Re: [PATCH] Enable using llvm jitlink as an alternative llvm jit linker of old Rtdyld.

Поиск
Список
Период
Сортировка
От Alex Fan
Тема Re: [PATCH] Enable using llvm jitlink as an alternative llvm jit linker of old Rtdyld.
Дата
Msg-id CAP8f6fCT3ao0c_3UU3N=vUpXx-WB54eLbSz41wroxHqaqgm5Cw@mail.gmail.com
обсуждение исходный текст
Ответ на Re: [PATCH] Enable using llvm jitlink as an alternative llvm jit linker of old Rtdyld.  (Thomas Munro <thomas.munro@gmail.com>)
Список pgsql-hackers
> why should we do this only for riscv?
I originally considered riscv because I only have amd64 and riscv hardware for testing. But afaik, JITLink currently supports arm64 and x86-64 (ELF & MacOS), riscv (both 64bit and 32bit, ELF). i386 seems also supported.
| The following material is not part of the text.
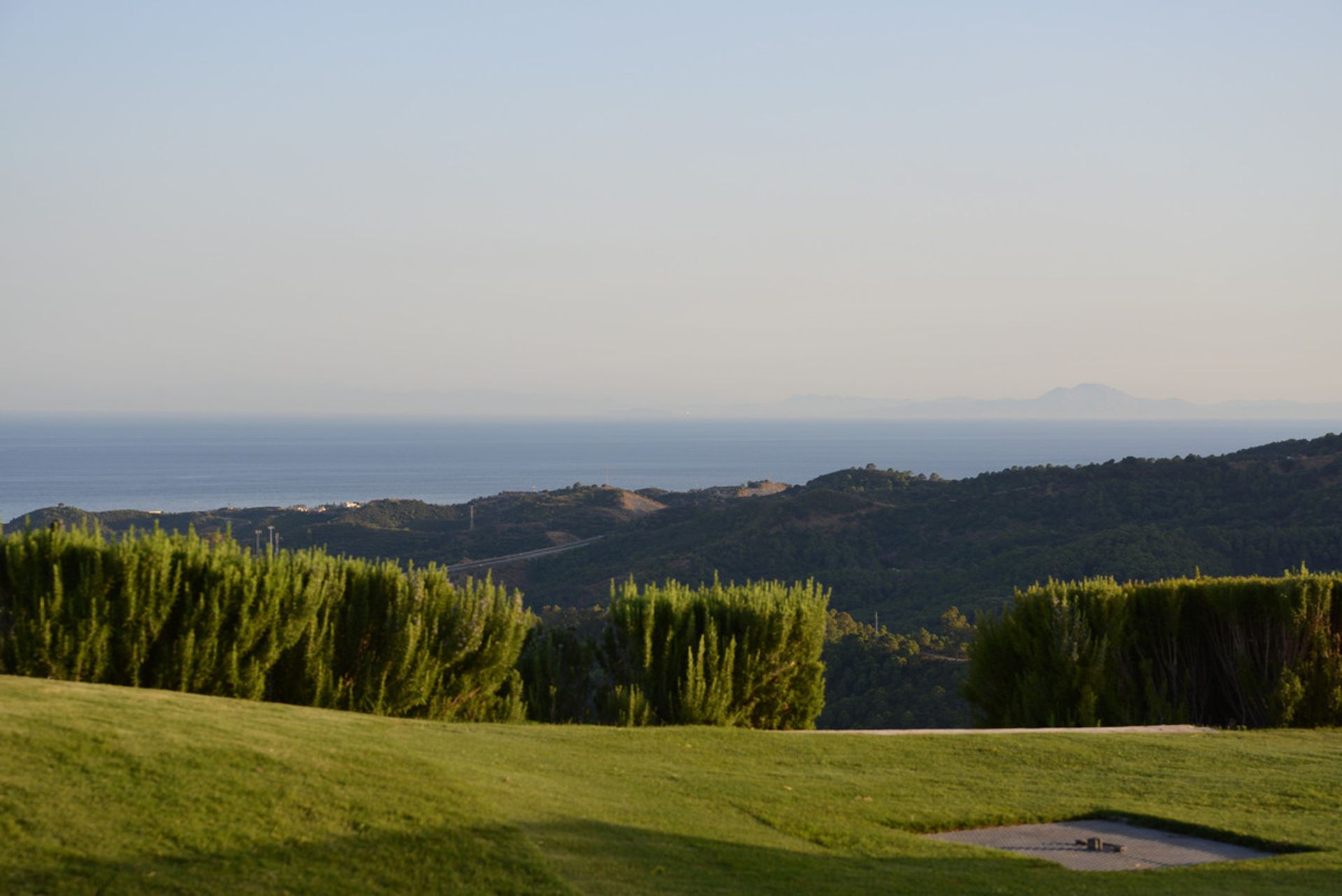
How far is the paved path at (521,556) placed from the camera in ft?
169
No support for ppc or mips exist yet. I am most familiar with riscv and its support has been quite stable. I also know Julia folks have been using orcjit only for arm64 on MacOS for quite a while, but stayed in mcjit for other platforms. clasp also uses orcjit on x86 (ELF & macos) heavily. I'd say It should be safe to switch on x86 and arm64 also.

> that is necessary for RISCV because they haven't got around to doing this yet
I doubt if the runtimedylib patch will eventually be accepted since mcjit with its runtimedylib is in maintenance mode. Users are generally suggested to switch to orcjit.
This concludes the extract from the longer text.